There are much more important things in life, health for one, and mourning the absence of sport for few weeks, or possibly months, does feel rather trivial and selfish at a time when the world is gripped by a pandemic.

But the absence of sport for at least the immediate future does leave a hole that few things can fill.

Sport has seen us through so much. It’s a time for people to come together, with 3pm on a Saturday and 7.45pm on a midweek evening often the main source of camaraderie for many, a feeling of belonging.

It can be a distraction, something to focus the attention on away from the struggles of daily life.

For now, there are much more important things than whether Rovers can break in to the top six. We don’t even know when, or even if, they will have the chance.  

But while we think about the absence of sport, and the void it leaves in our lives, it should make us cherish it more when the time comes for life to go back to normal.

‘We go again’ is a well-trodden phrase by players and supporters after a defeat, and there is normally ‘always next week’. For now, we don’t when that will be.

Call the season null and void, end it now, play it behind closed doors, finish to a conclusion whenever that be possible, are all alternatives that have been mooted.

It’s a tough call to make, with every single one offering more questions than answers, possible legal minefields, challenges and counter-challengers, some will benefit and some will cry foul.

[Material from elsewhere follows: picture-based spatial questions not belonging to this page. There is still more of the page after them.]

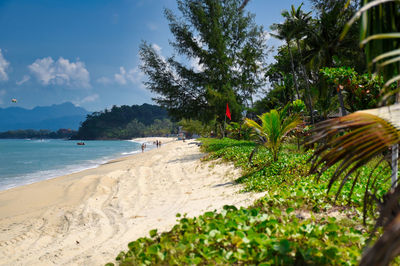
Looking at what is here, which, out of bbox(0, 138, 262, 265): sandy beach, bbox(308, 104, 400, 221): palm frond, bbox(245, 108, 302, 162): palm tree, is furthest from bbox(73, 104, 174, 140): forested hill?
bbox(308, 104, 400, 221): palm frond

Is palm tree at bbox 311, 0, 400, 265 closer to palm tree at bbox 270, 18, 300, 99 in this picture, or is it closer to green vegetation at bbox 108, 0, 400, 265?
green vegetation at bbox 108, 0, 400, 265

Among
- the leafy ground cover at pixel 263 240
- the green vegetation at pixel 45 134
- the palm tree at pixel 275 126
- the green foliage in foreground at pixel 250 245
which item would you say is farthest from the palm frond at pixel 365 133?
the green vegetation at pixel 45 134

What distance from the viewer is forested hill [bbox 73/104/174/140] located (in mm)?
138375

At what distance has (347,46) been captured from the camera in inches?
706

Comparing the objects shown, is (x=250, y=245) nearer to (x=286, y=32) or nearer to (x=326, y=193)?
(x=326, y=193)

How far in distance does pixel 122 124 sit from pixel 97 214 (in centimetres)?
15198

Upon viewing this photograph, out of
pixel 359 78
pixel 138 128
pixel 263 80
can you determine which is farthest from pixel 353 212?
pixel 138 128

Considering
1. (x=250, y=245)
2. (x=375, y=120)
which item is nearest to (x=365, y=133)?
(x=375, y=120)

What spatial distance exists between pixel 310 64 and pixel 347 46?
2700 millimetres

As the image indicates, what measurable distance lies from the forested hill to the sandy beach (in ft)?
406

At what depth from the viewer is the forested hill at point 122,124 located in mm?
138375

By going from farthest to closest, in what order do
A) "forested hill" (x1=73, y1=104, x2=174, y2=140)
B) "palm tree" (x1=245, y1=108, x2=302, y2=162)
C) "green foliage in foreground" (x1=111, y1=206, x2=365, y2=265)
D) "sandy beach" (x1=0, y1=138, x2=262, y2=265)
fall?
"forested hill" (x1=73, y1=104, x2=174, y2=140) < "palm tree" (x1=245, y1=108, x2=302, y2=162) < "sandy beach" (x1=0, y1=138, x2=262, y2=265) < "green foliage in foreground" (x1=111, y1=206, x2=365, y2=265)

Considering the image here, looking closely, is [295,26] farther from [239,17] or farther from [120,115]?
[120,115]

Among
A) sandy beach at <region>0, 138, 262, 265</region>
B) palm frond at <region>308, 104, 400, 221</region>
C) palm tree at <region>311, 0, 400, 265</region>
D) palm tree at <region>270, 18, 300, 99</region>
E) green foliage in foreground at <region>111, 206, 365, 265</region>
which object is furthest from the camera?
palm tree at <region>270, 18, 300, 99</region>
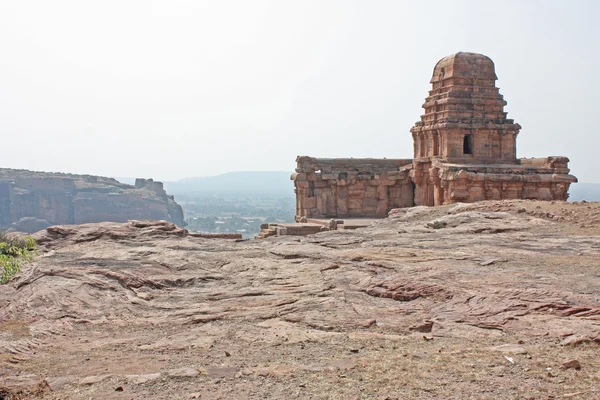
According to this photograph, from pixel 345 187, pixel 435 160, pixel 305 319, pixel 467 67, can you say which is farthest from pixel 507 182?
pixel 305 319

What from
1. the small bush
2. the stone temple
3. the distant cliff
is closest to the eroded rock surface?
the small bush

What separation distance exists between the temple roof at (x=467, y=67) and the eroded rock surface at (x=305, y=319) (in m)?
14.2

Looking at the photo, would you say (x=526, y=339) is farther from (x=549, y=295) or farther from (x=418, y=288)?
(x=418, y=288)

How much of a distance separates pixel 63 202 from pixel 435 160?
79.7m

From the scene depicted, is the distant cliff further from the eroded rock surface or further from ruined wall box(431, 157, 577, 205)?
the eroded rock surface

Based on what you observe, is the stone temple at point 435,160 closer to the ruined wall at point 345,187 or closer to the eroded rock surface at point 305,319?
the ruined wall at point 345,187

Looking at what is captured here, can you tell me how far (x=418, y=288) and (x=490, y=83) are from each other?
18805 millimetres

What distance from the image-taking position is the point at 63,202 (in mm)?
89750

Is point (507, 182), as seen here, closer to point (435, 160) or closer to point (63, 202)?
point (435, 160)

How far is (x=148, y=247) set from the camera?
9789mm

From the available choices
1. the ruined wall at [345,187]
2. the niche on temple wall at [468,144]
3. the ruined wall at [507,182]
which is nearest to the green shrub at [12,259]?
the ruined wall at [345,187]

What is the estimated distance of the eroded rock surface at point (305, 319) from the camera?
14.8 ft

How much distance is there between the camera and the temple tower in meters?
22.7

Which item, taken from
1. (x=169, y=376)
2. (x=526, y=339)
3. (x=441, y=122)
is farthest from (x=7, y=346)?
(x=441, y=122)
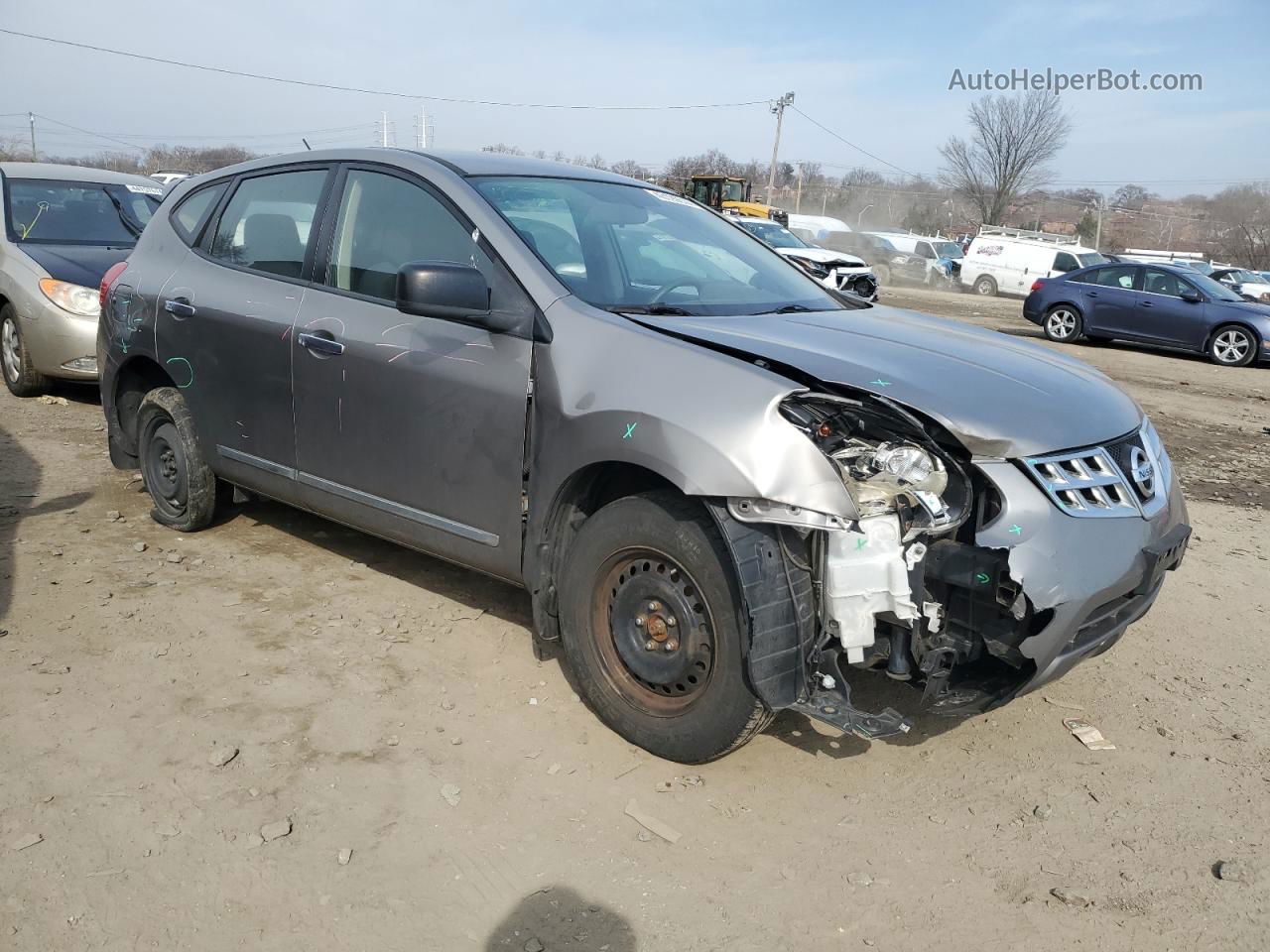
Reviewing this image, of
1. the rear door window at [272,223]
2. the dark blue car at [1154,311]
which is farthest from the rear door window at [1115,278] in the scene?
the rear door window at [272,223]

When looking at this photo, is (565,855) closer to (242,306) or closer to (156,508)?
(242,306)

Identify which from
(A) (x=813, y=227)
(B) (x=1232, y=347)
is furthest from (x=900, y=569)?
(A) (x=813, y=227)

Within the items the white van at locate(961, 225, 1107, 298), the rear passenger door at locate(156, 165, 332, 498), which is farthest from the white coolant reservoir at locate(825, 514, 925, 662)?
the white van at locate(961, 225, 1107, 298)

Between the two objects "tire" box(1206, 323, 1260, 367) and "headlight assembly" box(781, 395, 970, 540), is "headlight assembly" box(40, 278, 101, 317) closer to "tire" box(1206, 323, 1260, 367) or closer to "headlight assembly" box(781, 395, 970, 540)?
"headlight assembly" box(781, 395, 970, 540)

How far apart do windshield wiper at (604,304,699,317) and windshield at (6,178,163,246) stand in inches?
266

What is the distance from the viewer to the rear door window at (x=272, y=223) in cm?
421

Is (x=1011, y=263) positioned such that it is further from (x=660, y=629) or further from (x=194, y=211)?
(x=660, y=629)

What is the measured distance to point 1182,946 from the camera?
8.24 ft

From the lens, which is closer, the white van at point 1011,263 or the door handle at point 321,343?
the door handle at point 321,343

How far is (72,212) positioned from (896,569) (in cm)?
841

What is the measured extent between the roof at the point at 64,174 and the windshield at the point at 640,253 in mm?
6759

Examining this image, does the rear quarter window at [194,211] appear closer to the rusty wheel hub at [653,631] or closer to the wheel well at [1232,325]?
the rusty wheel hub at [653,631]

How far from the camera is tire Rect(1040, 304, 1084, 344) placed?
17.0 metres

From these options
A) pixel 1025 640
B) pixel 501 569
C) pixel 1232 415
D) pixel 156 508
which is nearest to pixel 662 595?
pixel 501 569
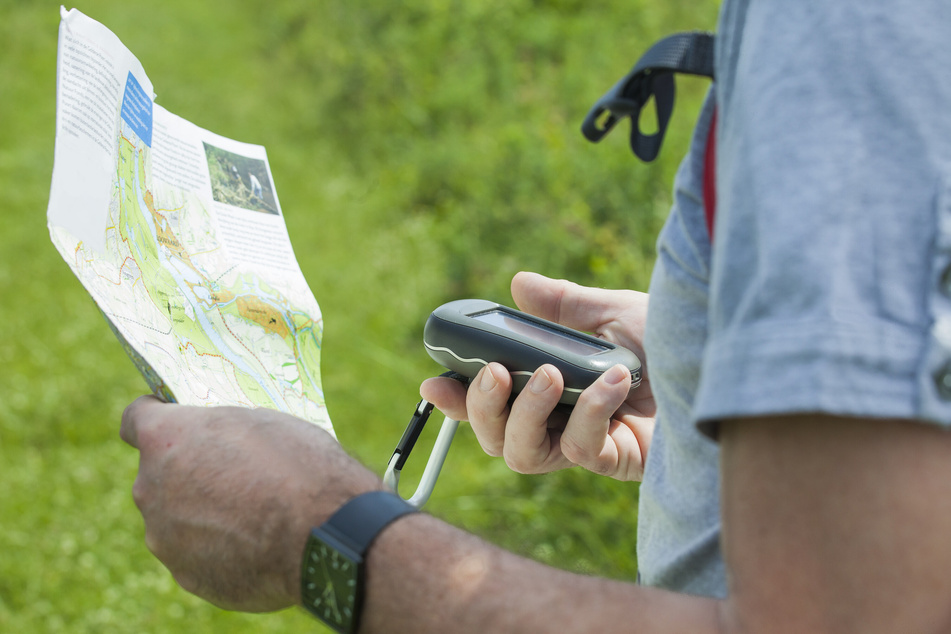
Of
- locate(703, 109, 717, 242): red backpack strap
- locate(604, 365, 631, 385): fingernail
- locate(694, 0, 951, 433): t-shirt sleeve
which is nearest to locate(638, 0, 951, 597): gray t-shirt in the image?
locate(694, 0, 951, 433): t-shirt sleeve

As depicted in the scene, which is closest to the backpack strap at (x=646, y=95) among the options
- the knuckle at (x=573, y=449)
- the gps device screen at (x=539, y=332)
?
the gps device screen at (x=539, y=332)

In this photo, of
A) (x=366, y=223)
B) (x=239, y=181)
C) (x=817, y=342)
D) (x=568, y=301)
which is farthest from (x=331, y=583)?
(x=366, y=223)

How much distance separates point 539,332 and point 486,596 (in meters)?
0.60

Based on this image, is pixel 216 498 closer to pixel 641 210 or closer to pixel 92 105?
pixel 92 105

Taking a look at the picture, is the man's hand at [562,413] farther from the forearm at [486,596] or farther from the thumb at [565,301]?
the forearm at [486,596]

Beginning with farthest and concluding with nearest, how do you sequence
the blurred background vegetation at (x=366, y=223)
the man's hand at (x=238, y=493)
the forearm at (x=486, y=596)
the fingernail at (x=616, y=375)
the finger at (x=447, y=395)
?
1. the blurred background vegetation at (x=366, y=223)
2. the finger at (x=447, y=395)
3. the fingernail at (x=616, y=375)
4. the man's hand at (x=238, y=493)
5. the forearm at (x=486, y=596)

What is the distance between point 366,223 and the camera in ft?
15.8

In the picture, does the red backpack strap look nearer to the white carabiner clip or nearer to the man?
the man

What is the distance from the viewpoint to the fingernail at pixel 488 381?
113cm

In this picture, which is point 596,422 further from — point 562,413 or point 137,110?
point 137,110

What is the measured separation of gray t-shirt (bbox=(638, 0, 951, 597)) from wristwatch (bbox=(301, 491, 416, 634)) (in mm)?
303

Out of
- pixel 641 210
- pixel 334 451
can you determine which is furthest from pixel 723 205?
pixel 641 210

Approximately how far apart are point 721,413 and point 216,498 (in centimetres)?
48

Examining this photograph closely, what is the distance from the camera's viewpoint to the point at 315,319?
117cm
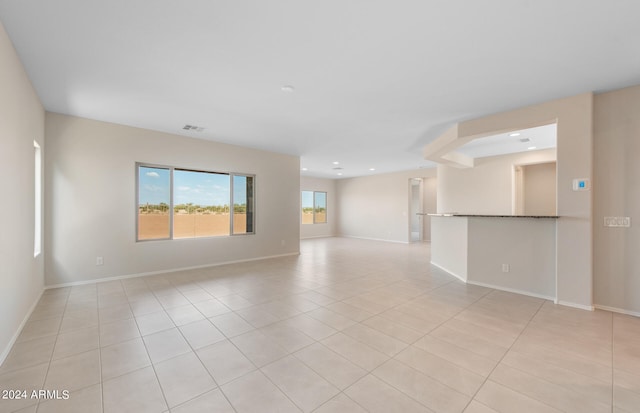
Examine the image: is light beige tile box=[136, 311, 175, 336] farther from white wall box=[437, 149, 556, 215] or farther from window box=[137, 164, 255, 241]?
white wall box=[437, 149, 556, 215]

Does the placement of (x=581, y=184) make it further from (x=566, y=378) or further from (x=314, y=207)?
(x=314, y=207)

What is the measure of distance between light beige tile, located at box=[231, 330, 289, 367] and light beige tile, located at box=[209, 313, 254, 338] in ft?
0.33

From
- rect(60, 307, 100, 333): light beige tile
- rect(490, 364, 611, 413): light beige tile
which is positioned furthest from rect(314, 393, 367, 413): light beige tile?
rect(60, 307, 100, 333): light beige tile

The ‘behind closed doors’ option is the one that most would surely be against. Sport is about emotion, emotion brought by supporters, and without them, matches would be soulless, a box-ticking exercise to simply to fulfil a fixture list, a compromise.

When talk of a pandemic, travel bans and self-isolation are filling the news and social media feeds where sport for most would previously have been, it is rather trivial to think of the postponement of the next three weeks of matches, at least, as an issue.

Coronavirus will have an unprecedented impact on sport, but that won’t even come close to the devastating impact it will have on the world.

‘The show must go on’ has for so long been sport’s riposte to tragedy around the world, but thankfully, where health was concerned, the right decision was made.

Sport will be back, just make sure we appreciate it when it does, and not take for granted the wider role it can play in our lives than just what happens on a pitch, a court, a ring or a course.

In the meantime, stay safe, take precaution, follow the advice and look out for others.